**Page text**
<<<<

China has trade leverage. EU is not negotiating from a position of strength.
Apple's main strategy back when Cambridge analytica incident happened was that they're privacy first company. Clearly, they were not and this incident just shows they only talked the talk as long as it was convenient for them
> EU is not negotiating from a position of strength.
This is starting to become apparent in a variety of aspects of life. The past 2 or 3 decades the EU (and most of the world) has sort of ignored "might makes right" in favor of mutual respect.
However, when shit hits the fan, you need to negotiate from a strong position like you've said and the EU lacks that -- customers, supply chains, military, economic, you name it.
Oh no... I am sure it won't be like the last 80 times one of the big tech companies threatened to leave the market.
This is great so long as the EU keeps its spine and doesn’t budge. Apple has behaved like a petulant child with the DMA and there’s zero chance their shareholders will willingly drop such a significant revenue %. The EU holds a lot of sway here, just don’t blink first please.
EU is about 7% of Apple's revenue. Opening up the platform and allowing interoperability may actually harm more than that, I can envision a situation where Apple would actually be better off just pulling out.
I believe that 7% is just App Store [1]? Including hardware it’d be much more significant.
[1] https://techcrunch.com/2024/02/01/apple-says-eu-represents-7...
> disrupting the seamless way Apple products work together
this defense argument seems really counter productive as it feels exactly the point of antitrust laws.
Just like disrupting the seamless way internet explorer worked together with Windows was exactly the point.
Also the "Pornography, in my iPhone?!" has meme potential.
Empty threat.
Apple is answerable to shareholders and the EU is too big a market to exit. But if they do - great! Imagine the exciting industry that will flourish without them!
Tragic how much goodwill Apple has squandered.
Pretty scary for Apple shareholders. They're basically saying that the extremely expensive hardware alone isn't enough to make a profit anymore? They're that reliant on the app store monopoly now?
They're reliant on ecosystem lock-in. An iPhone begets AirPods, Mac, iPad, Watch and Services (Apple Music, TV+, etc.).
I use and like my macbooks, but the only reason I remain on iOS is for the integration. Auto switching with airpods, continuity camera, universal control, shared clipboard, etc.
The moment that third party software & hardware can use those APIs and integrate to the same level that Apple's own tech can, Apple no longer as a unique selling point (outside of maybe Advanced Data Protection) vs. any other smartphone.
I'd love to use my macbook, an Android phone, AirPods, and a Pixel watch all together to the level of seamlessness that Apple's own ecosystem integrates.
"Service" has already been about half of Apple's profits for a few years now, on par with hardware sales.
Unlikely to happen, but I would rather have European regulations than american products
Company that makes vast profits from its monopoly over a digital market is against legislation to stop companies from exploiting monopolies over digital markets.
I am shocked!
It's quite interesting to see the sentiment turn against Apple. Even here, on a site which is generally anti-EU no one is buying Apple's whining.
Timezones. The US lobby has barely started their work day. In any case it's a bit premature to make conclusions on overall community sentiment an hour in.
Do not allow underage kids use smartphones. All problems solved. Thank you for attending my TED talk.
My personal position is “go ahead then.”

>>>>

**Exercise brief**
Print the comment thread from "Apple is answerable" up to and including "Music, TV+, etc.).".

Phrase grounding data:
<<<<

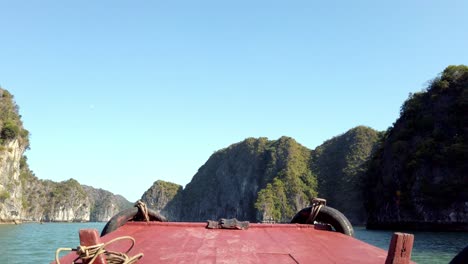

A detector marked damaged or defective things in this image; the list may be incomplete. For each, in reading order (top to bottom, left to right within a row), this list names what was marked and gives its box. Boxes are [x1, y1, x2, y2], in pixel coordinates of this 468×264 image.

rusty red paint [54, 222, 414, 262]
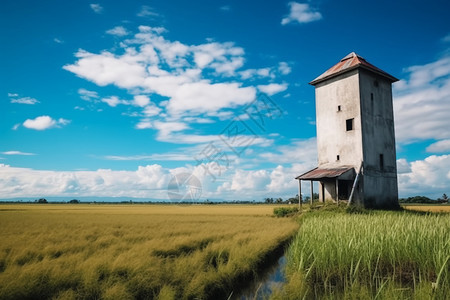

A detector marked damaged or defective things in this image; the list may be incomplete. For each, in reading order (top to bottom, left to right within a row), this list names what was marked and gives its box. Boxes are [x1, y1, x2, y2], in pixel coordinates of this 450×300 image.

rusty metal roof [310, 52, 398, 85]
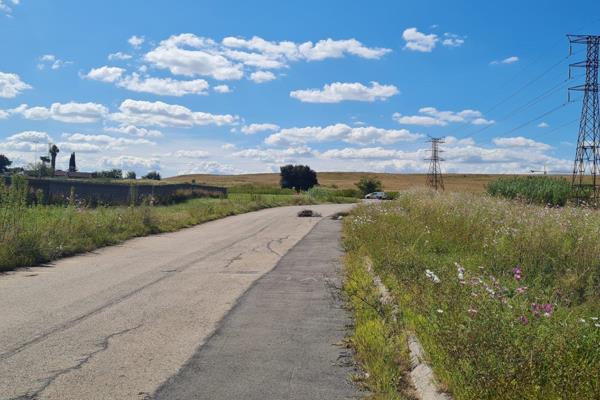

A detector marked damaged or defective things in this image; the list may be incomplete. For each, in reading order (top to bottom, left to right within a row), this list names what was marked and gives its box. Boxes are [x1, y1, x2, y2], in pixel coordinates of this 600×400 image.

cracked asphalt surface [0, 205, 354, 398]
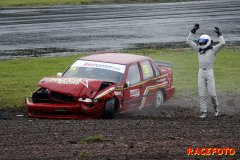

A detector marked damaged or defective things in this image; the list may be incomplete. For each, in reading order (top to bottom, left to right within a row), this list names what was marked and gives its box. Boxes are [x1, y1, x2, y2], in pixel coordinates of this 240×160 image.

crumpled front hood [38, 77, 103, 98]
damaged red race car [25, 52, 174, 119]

>>>>

**Reply to the task**
Apple is answerable to shareholders and the EU is too big a market to exit. But if they do - great! Imagine the exciting industry that will flourish without them!
Tragic how much goodwill Apple has squandered.
Pretty scary for Apple shareholders. They're basically saying that the extremely expensive hardware alone isn't enough to make a profit anymore? They're that reliant on the app store monopoly now?
They're reliant on ecosystem lock-in. An iPhone begets AirPods, Mac, iPad, Watch and Services (Apple Music, TV+, etc.).